The prestigious award, named after a pioneering American geneticist, recognizes exceptional ingenuity in genetics research.
Boone and his colleagues invented a method to discover and map gene interactions among the thousands of genes that make up an organism’s genome. Their technology — synthetic genetic array (SGA) analysis — allows researchers to test the potential for genes to work together as pairs. Because this technology is automated, it can test millions of possible gene combinations to generate a survey of genome-wide genetic interactions.
“It’s a wonderful honour, especially since it recognizes some very accomplished scientists from many different fields of genetics,” said Boone, a professor in the Terrence Donnelly Centre for Cellular and Biomolecular Research and the Department of Molecular Genetics. “Our work is highly collaborative, so this award is really a shared honour.”

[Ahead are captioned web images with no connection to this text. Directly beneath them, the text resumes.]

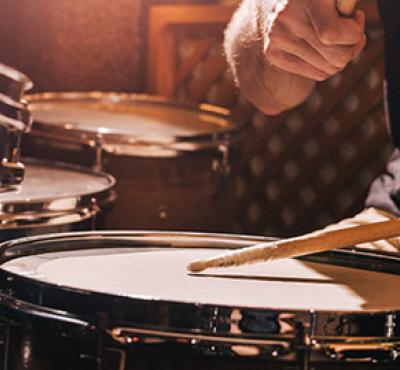 Pauken, kleine trom, xylofoon, marimba, vibrafoon etc.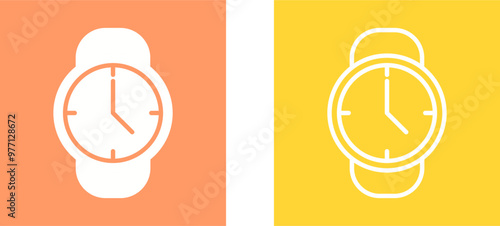 Watch Vector Icon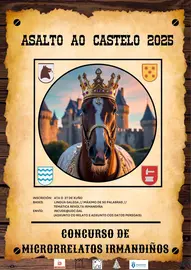 CARTEL MICRORRELATOS ASALTO AO CASTELO 2025 copia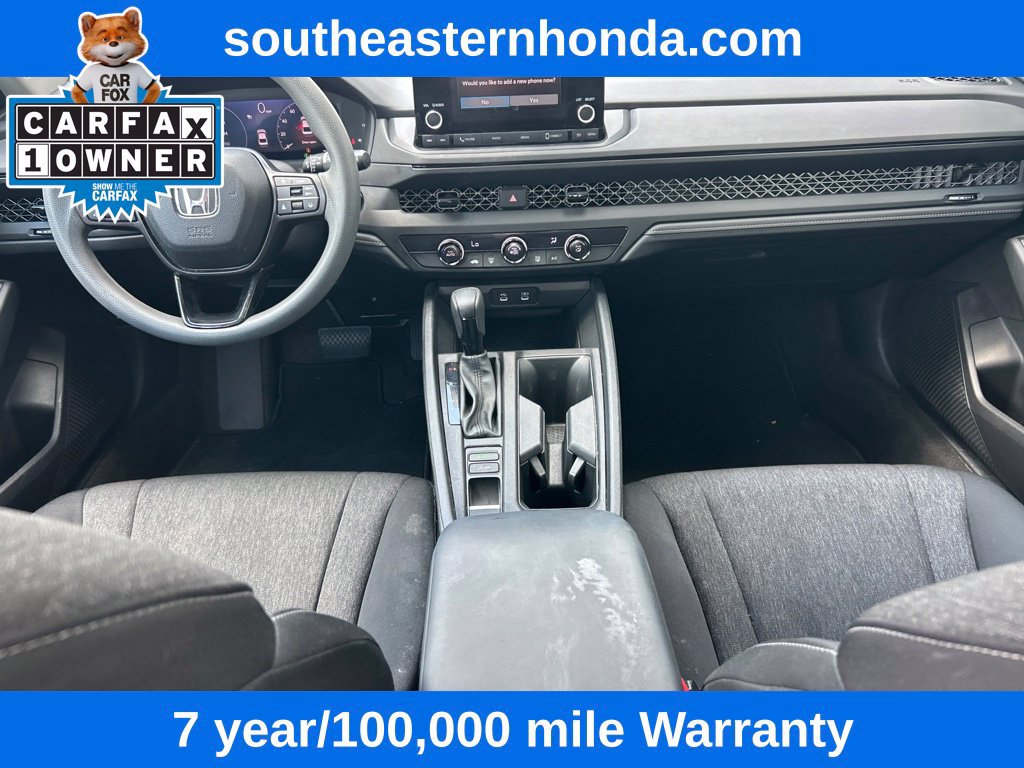 Certified 2024 Honda Accord LX image 13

Boone developed SGA technology in yeast — a single-celled organism with a quarter as many genes as humans. Yeast offers an excellent model for understanding the general principles underlying human genetics and disease. Researchers have since adapted SGA-like approaches for other systems, including human cells, and are using them to explore therapies for cancer and many other diseases.
Over more than 10 years, Boone’s team detailed their major insights into the breadth and organization of yeast genetic interactions in three papers published in the journal Science. Together, other researchers have cited those papers more than 3,600 times.
Professor Brenda Andrews is the director of the Donnelly Centre, and her lab has collaborated with the Boone lab for years. Andrews said that in order to reap the benefits of the human genome project, researchers must understand how genetic variation and interactions influence disease phenotypes — the observable qualities that result from the interaction of genes and environment.
“Dr. Boone's invention of methods that automate yeast genetics has allowed his group to map the first genetic interaction network or wiring diagram for a cell,” said Andrews. “These diagrams lay the essential groundwork for understanding how genes interact in complex diseases, and will guide the development of new ways to treat illness.”
Boone and his colleagues have almost mapped a complete genetic interaction network for yeast, examining all genes and testing about 18 million pairs. The results, said Boone, show that interactions between genes are highly prolific and can be assembled into a global genetic network that provides a comprehensive view of gene function.
(Image at right: a genome-wide genetic interaction map of a yeast cell. Genes with similar biological processes cluster together, revealing pathways that define their function.)
These findings point to a need for human genetic studies with the statistical power to find combinations of genetic variants that contribute to inherited diseases — a challenge Boone and other labs are already exploring.
The Novitski Prize is one of five awards the Genetics Society of America grants yearly.
“These awards provide an annual opportunity for the genetics community to recognize those individuals whose superb achievements have advanced the science of genetics,” said Vicki Chandler, the society’s president. “On behalf of GSA, I thank each of the award winners for a lasting contribution to the field.”